Although I do miss the baby stage, days like today help. Days that remind me of the joy that still awaits. Days that remind my heart that even though I don't have a baby to rock to sleep, I have beautiful children to hold. As September comes to a close and we enter the Fall weather, a shift takes place in my heart as well. I tend to remember Grace as a baby, but in reality she would be 3 1/2 already. Where does the time go? Three years ago we were at Canuck Place recovering from the scare of almost losing her on the 11th. The Fall is marked as a season of great despair coupled with great hope and joy that she rebounded! The Fall also reminds me that winter is also on its way, and the winter season brings with it reminders of Gracie's decline and eventual passing. As I think back to the last 2 years + I can see the enormous strides I have made on my grief journey.
In those early days of grief, I couldn't fathom making it 1 day without Gracie, let alone 2 years!!! Yet, here I am, a breathing and living example of how God gives strength to the weary and comfort to those who mourn. I have down days, I still cry and I still remember the ardent pain of loss. Yet somehow one day turned to two, and one year has turned over into another. I wish I could tell myself back then what I have learned during this painful process. Here is what I would say...
You hurt and it's ok to hurt - never feel the need to rush through the pain. You feel like the world has ended, even though you know it moves on. Your aching heart will always ache, but the ache becomes bearable somehow. Your beat-up soul will find peace. Your endless questions will dissipate. Time won't heal all wounds, but what you do with that time will help you survive, and eventually thrive once again. Your tired body will learn how to rest again. Your personality traits will return. People may ignorantly say hurtful things about your grief journey, but you have learned how quickly life passes so you will extend forgiveness and grace. Your husband sticks by you through it all and though you grieve differently he is a man of courage, devotion and love. He rises to meet the road of grief and pain and will hold your hand, allowing you the freedom to grieve in your own way. Your children know they are loved, and they want to talk about Grace. They want to light candles when they miss her, and they love looking at pictures and videos of her. They also walk through the grief process with such confidence, knowing it's ok to be sad and happy at the same time. Your family continues to be a pillar of support and strength. They will remember with you and will allow you moments of sadness in times of joy. You will return to things outside the home. You will do things you never would have if Grace hadn't entered your life. You will find the balance of moving forward while still remembering. Your faith in God remains strong as you continually lean on Him for daily bread. It's unbelievably hard in these early days of pain and anguish, but one day you will see joy again. So cry when you need to, laugh when you can. Know that even though all you see is darkness and strife, hold on, trust the Potter. I promise you, that one day your heart will find peace and even joy again. The Potter will beautifully mend your heart ever so gradually, allowing for sparks of happiness to return to your soul through the healing sounds of your family, friends and children...perhaps even through tea parties and giggles.
3 comments:
It's so true that we all grieve differently. But you are such an encouraging example for all the moms out there who have lost a child, to be honest with themselves about their grief and to trust the potter.
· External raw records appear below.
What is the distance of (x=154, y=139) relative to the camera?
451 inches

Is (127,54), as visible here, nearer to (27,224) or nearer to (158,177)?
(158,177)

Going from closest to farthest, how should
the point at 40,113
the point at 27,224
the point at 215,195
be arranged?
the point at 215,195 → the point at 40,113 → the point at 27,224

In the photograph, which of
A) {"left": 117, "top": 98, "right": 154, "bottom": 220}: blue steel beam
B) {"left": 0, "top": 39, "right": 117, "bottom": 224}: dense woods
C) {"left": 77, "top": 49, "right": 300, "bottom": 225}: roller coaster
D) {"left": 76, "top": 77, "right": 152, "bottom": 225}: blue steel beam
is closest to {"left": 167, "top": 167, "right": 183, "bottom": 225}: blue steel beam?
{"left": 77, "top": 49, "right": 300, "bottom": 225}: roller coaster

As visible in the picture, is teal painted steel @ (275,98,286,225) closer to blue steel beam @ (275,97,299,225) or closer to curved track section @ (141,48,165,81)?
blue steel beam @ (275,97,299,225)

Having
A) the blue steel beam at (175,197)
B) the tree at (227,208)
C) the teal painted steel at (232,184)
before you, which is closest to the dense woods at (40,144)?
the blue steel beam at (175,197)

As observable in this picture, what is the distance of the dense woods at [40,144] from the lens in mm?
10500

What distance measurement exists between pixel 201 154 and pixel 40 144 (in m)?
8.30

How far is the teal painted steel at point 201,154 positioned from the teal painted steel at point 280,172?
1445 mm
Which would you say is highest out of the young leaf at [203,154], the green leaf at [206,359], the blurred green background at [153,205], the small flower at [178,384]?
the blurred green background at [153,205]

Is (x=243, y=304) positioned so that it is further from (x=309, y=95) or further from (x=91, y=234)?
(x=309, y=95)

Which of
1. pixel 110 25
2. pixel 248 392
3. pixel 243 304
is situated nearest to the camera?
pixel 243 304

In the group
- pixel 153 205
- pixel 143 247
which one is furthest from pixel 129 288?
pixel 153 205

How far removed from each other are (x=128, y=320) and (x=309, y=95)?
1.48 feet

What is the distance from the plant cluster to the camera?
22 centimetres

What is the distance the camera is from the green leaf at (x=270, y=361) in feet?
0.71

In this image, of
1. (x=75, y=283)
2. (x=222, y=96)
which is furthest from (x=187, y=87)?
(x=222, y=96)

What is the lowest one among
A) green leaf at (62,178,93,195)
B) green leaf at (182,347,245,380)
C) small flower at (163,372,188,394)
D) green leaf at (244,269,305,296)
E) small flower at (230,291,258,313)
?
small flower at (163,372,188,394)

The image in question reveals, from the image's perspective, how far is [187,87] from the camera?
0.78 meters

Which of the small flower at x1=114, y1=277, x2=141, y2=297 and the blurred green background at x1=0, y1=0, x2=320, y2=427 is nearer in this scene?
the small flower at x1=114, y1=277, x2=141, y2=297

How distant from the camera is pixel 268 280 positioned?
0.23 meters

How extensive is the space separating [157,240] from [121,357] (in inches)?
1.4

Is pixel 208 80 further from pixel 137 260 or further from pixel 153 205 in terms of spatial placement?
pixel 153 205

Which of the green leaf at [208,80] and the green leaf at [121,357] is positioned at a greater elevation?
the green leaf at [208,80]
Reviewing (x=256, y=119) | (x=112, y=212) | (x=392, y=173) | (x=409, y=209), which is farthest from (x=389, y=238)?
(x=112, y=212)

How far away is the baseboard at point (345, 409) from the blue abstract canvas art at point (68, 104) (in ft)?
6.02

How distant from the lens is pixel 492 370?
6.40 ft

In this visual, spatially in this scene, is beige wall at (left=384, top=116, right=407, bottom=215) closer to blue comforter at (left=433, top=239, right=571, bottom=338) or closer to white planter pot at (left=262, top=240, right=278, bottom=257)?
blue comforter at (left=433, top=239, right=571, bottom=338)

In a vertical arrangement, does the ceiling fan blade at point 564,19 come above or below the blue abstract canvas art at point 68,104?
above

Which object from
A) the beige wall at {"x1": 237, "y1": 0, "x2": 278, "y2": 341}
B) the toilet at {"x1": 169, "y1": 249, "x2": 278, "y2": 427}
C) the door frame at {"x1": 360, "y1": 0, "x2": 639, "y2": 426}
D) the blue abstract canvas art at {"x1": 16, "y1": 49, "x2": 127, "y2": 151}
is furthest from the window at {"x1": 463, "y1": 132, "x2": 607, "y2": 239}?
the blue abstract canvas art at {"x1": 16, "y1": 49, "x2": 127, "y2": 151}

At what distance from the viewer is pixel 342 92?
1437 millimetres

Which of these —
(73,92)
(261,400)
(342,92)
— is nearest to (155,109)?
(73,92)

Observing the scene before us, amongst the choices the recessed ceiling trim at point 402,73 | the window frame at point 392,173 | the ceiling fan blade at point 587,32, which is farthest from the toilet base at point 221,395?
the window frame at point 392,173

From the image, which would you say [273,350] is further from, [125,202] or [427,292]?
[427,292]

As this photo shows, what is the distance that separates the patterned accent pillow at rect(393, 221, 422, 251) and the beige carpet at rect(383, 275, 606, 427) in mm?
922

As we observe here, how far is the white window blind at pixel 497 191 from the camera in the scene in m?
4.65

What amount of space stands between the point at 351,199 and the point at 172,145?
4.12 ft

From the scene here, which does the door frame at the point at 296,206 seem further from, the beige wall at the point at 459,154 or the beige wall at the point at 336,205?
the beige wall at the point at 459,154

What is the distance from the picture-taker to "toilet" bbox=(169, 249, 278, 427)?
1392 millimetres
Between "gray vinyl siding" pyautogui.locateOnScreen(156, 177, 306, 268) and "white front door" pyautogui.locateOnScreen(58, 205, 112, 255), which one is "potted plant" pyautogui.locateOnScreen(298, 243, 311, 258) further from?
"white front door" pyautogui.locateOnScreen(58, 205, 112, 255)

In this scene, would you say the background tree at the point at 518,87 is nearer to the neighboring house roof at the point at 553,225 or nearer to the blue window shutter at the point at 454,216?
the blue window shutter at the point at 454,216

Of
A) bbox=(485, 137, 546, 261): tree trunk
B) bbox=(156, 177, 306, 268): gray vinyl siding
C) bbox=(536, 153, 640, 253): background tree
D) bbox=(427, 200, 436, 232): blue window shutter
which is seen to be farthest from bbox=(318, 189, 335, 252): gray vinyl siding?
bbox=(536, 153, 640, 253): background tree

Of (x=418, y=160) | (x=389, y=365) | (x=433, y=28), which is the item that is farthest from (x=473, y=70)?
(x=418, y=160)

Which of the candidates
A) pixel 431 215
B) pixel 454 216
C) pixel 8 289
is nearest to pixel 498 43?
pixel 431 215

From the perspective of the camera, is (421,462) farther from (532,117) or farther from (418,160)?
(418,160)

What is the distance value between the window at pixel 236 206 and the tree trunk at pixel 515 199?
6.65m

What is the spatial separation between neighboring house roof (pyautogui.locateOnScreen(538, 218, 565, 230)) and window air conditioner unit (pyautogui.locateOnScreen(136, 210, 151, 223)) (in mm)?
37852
I still cry for Gracie too, and my biggest comfort in those times is that she had the very best parents and the sweetest big brother & sister there ever was. :)
Kim! Thanks for your encouraging comment. I know how you loved our sweetpea! I cherish the quilt(s) you made for her. I still keep the fuzzy one with me every night! Miss you!
Such hopeful words Nelia! You have a wisdom beyond your years and I know it comes from the One who is GOOD. May this fall and winter be one where spring arrives before it's expected. Love you!